Spontaneous Coronary Artery Dissection: Case Series and Review

Mazullah Kamran, MD, Amrit Guptan, MD, Monika Bogal, MD

Author Affiliations:
From the Zena and Michael A. Wiener Cardiovascular Institute at Mt. Sinai Medical Center, New York, New York.
The authors report no conflicts of interest regarding the content herein.
Manuscript submitted March 7, 2008, provisional acceptance given March 28, 2008, manuscript accepted May 27, 2008
Address for correspondence: Dr. Mazullah Kamran, Mt. Sinai Medical Center, The Zena and Michael A. Wiener Cardiovascular Institute, The Mt.

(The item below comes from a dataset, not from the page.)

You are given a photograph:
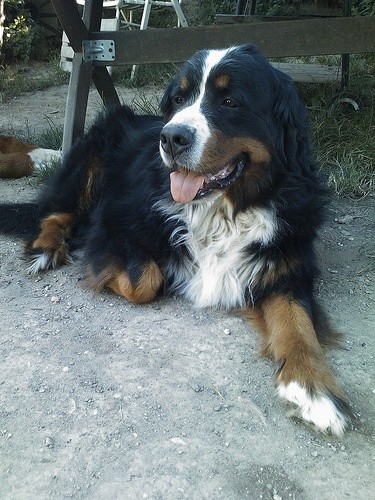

Sinai Medical Center, Box 1030, One Gustave L. Levy Place, New York, New York 10029. Email: Mazullah.Kamran@msnyuhealth.org

October 2008

ABSTRACT: Spontaneous coronary artery dissection (SCAD) is a rare but important cause of acute coronary syndromes. SCAD can cause unstable angina, acute myocardial infarction, and sudden death. Predisposing factors include atherosclerosis, the peripartum period, and structural and inflammatory conditions affecting the arterial wall. The diagnosis of coronary dissection is usually made by coronary angiography. Prompt diagnosis and treatment of patients with dissection improves survival. Therapeutic options include medical therapy, percutaneous coronary intervention, and surgery. We present a series of patients with spontaneous coronary artery dissection at our institution. The etiology, pathogenesis, diagnosis, treatment, and prognosis of patients with coronary dissection are reviewed.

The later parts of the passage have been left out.